Le elezioni presidenziali americane, un appuntamento che ogni quattro anni monopolizza l’attenzione del mondo, presentano alcune caratteristiche peculiari che rendono, di volta in volta, difficilmente prevedibile l’esito finale.
Il presidente degli Stati Uniti assume una carica che gli affida la gran parte dei poteri esecutivi a livello federale, che vengono contemperati dalla netta separazione del potere legislativo, interamente affidato al Congresso.
Come nei più tipici sistemi presidenziali, non esiste un vincolo fiduciario fra Congresso e Presidente: questi ultimi, infatti, possono essere di colore politico diverso, circostanza che si verifica con una certa frequenza, dal momento che a metà mandato presidenziale, gli elettori eleggono nuovamente la Camera dei rappresentanti (avviene, infatti, ogni due anni).
L’elezione del presidente degli Stati Uniti, contrariamente a quanto avviene in altre repubbliche presidenziali, non è direttamente espressa dai cittadini. L’aspetto peculiare del sistema americano, infatti, consiste nell’elezione di un’assemblea ad hoc, il cui compito sarà, a sua volta, quello di nominare il presidente.
I grandi elettori
I membri eletti in quest’assemblea, nota come US Electoral College, sono i cosiddetti “grandi elettori”: ossia membri che vengono eletti sulla base del proprio sostegno a uno dei candidati alla Casa Bianca.
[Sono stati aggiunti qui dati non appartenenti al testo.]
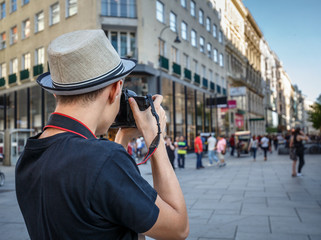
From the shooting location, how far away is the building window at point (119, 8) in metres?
19.7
In linea teorica, i grandi elettori non hanno un vincolo di mandato e possono agire come meglio credono una volta eletti. In ogni caso, il “tradimento” della volontà elettorale, di fatto, non si verifica. All’interno dell’Electoral College siedono 538 grandi elettori: per ottenere la vittoria, il candidato alla presidenza deve farne eleggere almeno 270.
Conquistare grandi elettori, significa, nella pratica, ottenere una vittoria nel maggior numero di stati possibile. Per 48 stati su 50, infatti, non importa con quanto margine un partito prevalga sull’altro: chi prende un voto in più, si aggiudica in blocco tutti i grandi elettori che la legge assegna a quello stato. Di norma, più uno stato è popoloso, più numerosi saranno i grandi elettori che fa eleggere e, di conseguenza, il suo peso specifico nell’elezione del presidente.
Le critiche a questo sistema elettorale ricorrono periodicamente. Una vittoria oceanica in un Paese popoloso come la California, ad esempio, può essere controbilanciata da una serie di vittorie di misura in vari stati “minori”. Non può essere esclusa, pertanto, l’ipotesi che il presidente eletto non sia quello realmente più votato, nella sommatoria di tutti gli stati. Eclatante, a tal proposito, è stata la vittoria di Donald Trump su Hillary Clinton nel 2016, nonostante quest’ultima avesse ottenuto quasi 3 milioni di voti in più del rivale.